Un effet nocturne entre voix (légèrement éraillée) la mienne et
un instrument à corde appelé guitare largement sous employé
dans son office de l’amour courtois ;
Pour la première fois, je m’étais sorti de mon « tiroir ». Mon
sept mètres carrés, loué à un marchand de sommeil chinois qui
parlait sans accent un Français à la Prévert. Je ne lui arrivais
pas à la cheville. Une honte de plus à ajouter à ma vie
anguleuse, bétonneuse, épineuse, de témoin acteur d’une
société dont je suis une peinture floue et tout à la fois rupestre
et moderne. Des paradoxes que je peux lire en des magazines
qui “causent” d’un temps entre campagne basse-cours et
urbanisme de bonne figure aux étages de la modernité :
voiture et politesse, le tout enveloppé dans le meilleur du
progrès. Suis-je vraiment à la page ?
Je m’égare. En fait, je ne dois compter que sur moi pour
« draguer » une belle féminine, blonde (95C, 1.75 m), une
croupe à faire pâlir le premier étalon venu. Et que puis-je faire,
si ce n’est don de ma modeste et humble certitude de l’aimer
pour sa plastique, son déhanché et ses bottes en cuir noir ? Je
ne crois plus aux sentiments.
Et ce jour entre la basse nuit et la haute nuit, j’ai pris mon
courage à quatre bras avec une brouette d’audace. Je me suis
posté sous son balcon et j’ai chanté. Oui, chanté.

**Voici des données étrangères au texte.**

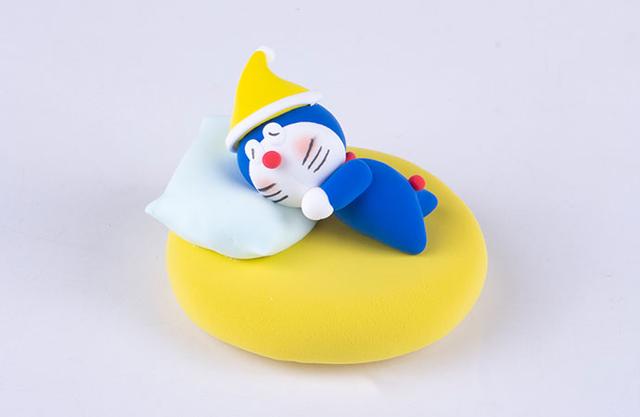 步骤8：把身体和头部粘好。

Chanté avec
ce désir d’aimer et surtout d’être aimé.
Pourtant, aucune ombre pour venir me rassurer de sa
présence. Et, quelque dix minutes plus tard, une patrouille de
police municipale est intervenue pour me rappeler les bienfaits
de vie en communauté, dérangement incompris de celle-ci.
Dépité, froissé, presque offensé, la rage au ventre, je suis
revenu sur ma terre d’exile, d’asile, mon sept mètre carrés
avec pour lot de consolation une glace à la vanille, mon seul
dessert de ce soir-là. J’avais ainsi, aussi, le tout… bien glacé.